Le concept était intéressant, mais encore trop limité.

Au CES 2011, Motorola présentait l’Atrix qui était assez classique dans son genre, sauf peut-être pour son lecteur d’empreintes digitales qui le différenciait de la concurrence. Mais le réel élément innovant de ce téléphone était le lapdock. Ce dock vendu séparément permettait au téléphone de se transformer en véritable ordinateur.

Tout comme pour l’Asus Padfone, le téléphone s’occupait à lui seul d’afficher l’interface et de traiter les informations sur l’écran déporté. Malheureusement l’expérience était vraiment limitée, car à part l’utilisation d’un navigateur web, le lapdock ne servait pas à grande chose. Depuis d’autres smartphones ont été compatibles et Motorola a fait évoluer son concept.

Du côté du grand public cet accessoire, probablement trop geek, n’a pas séduit les foules. Par conséquent, l’entreprise a décidé de stopper la commercialisation de son lapdock avec l’interface webtop, plutôt que d’investir dans une technologie non rentable. Cette décision semble avoir été prise conjointement avec Google.

« Le Webtop de Motorola permet aux utilisateurs d’étendre leur expérience smartphone sur des écrans plus grands.

Alors que les consommateurs du monde entier ont adopté le concept et que le Webtop a stimulé beaucoup d’innovations dans l’industrie, l’adoption n’a pas été assez forte pour justifier les ressources affectées au développement sur de futurs appareils.

Nous avons également vu qu’Android intègre de plus en plus de fonctionnalités proches des ordinateurs.

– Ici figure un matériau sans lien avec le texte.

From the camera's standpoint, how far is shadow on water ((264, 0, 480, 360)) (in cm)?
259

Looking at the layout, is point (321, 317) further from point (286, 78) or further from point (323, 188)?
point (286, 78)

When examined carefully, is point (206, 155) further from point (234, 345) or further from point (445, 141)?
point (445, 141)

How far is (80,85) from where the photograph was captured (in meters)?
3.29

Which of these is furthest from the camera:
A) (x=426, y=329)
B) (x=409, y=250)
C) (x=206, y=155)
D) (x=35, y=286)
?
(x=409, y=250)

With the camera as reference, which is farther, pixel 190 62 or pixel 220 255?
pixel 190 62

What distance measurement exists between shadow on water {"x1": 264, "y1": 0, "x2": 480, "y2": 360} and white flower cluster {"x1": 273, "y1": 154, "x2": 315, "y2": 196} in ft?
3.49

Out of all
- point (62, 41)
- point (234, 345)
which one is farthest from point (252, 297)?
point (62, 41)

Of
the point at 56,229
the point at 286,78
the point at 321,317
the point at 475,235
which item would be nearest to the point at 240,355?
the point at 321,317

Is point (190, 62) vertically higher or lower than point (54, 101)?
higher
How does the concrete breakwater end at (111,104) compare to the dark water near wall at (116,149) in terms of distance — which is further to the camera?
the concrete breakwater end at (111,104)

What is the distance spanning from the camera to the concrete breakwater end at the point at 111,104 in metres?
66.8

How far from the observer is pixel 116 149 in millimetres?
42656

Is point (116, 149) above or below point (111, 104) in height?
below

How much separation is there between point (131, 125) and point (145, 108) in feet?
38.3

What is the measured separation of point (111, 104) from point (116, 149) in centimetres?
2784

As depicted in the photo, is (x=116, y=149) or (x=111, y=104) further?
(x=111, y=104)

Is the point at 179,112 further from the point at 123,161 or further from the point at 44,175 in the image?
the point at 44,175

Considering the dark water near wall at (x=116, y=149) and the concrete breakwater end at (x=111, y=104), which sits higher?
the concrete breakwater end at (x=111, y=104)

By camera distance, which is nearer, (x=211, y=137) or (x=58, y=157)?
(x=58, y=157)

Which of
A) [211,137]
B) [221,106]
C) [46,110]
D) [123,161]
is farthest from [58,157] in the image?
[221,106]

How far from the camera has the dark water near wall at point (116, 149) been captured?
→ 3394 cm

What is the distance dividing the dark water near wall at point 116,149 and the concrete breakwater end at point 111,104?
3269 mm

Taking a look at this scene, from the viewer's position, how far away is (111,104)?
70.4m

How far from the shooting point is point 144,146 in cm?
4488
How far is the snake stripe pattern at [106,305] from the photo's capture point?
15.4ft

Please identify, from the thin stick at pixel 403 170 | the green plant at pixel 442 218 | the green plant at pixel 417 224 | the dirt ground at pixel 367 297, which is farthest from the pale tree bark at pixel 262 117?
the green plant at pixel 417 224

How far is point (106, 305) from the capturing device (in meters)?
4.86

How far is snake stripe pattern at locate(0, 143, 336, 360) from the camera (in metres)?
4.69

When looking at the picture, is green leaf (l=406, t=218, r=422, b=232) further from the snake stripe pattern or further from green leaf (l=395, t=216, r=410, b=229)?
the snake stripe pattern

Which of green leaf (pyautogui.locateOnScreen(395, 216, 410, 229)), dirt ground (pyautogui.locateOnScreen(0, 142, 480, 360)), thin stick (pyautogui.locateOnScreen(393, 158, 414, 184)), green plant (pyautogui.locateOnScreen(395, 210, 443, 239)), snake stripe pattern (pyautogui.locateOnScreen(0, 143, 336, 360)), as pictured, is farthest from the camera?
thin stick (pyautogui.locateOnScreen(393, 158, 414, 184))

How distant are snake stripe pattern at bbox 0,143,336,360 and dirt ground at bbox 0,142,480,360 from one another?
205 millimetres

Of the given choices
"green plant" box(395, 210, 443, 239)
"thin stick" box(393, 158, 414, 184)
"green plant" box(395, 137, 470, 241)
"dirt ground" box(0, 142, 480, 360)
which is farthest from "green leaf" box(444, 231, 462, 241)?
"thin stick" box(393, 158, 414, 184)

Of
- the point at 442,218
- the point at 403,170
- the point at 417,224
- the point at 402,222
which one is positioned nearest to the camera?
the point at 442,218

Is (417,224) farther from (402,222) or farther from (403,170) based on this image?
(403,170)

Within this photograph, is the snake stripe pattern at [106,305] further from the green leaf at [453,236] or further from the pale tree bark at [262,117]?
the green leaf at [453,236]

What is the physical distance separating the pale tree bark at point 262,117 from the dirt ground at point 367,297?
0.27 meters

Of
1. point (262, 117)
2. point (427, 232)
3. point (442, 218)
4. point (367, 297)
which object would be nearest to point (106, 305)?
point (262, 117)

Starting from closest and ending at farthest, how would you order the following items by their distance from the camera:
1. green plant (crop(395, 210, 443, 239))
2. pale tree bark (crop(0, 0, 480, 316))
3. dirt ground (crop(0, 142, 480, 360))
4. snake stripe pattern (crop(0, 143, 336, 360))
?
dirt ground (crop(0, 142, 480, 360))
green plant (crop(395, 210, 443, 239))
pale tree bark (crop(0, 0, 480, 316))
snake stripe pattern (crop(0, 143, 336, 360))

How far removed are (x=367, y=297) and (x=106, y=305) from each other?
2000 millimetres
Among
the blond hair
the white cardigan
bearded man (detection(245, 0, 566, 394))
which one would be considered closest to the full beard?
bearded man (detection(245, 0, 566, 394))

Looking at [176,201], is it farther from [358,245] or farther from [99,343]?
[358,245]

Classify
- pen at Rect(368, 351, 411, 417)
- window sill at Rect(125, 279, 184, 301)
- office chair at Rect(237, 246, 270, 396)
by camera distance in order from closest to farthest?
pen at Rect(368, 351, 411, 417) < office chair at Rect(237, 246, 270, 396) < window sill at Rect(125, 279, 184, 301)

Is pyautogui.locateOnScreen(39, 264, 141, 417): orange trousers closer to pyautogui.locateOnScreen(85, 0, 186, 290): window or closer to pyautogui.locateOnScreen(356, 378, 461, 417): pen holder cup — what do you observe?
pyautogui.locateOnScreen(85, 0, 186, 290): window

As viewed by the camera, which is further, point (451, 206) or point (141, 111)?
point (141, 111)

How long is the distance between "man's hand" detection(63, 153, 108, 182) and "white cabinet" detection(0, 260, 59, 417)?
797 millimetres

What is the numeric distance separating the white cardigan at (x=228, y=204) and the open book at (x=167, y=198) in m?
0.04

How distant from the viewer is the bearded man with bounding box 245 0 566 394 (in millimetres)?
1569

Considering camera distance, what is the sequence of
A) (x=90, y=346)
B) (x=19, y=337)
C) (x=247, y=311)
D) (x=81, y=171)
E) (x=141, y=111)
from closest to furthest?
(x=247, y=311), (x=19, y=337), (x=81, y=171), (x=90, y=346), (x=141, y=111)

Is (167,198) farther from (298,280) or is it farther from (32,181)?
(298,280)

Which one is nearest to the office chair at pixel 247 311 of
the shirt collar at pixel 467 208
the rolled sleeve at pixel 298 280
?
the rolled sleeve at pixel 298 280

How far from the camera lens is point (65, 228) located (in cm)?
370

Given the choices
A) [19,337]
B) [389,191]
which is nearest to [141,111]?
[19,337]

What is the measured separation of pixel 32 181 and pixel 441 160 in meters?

A partir du Photon Q, Droid RAZR M/Droid RAZR HD/Droid RAZR Maxx HD, nous n’intégrerons plus cette fonctionnalité dans nos produits »

Une autre partie de l’explication vient des modifications apportées à l’entreprise, car ses résultats financiers sont décevants. 1/5 des employés devraient être renvoyés prochainement et sachant que le lapdock était un poste de dépense ne générant pas suffisant de ventes, il a été écarté.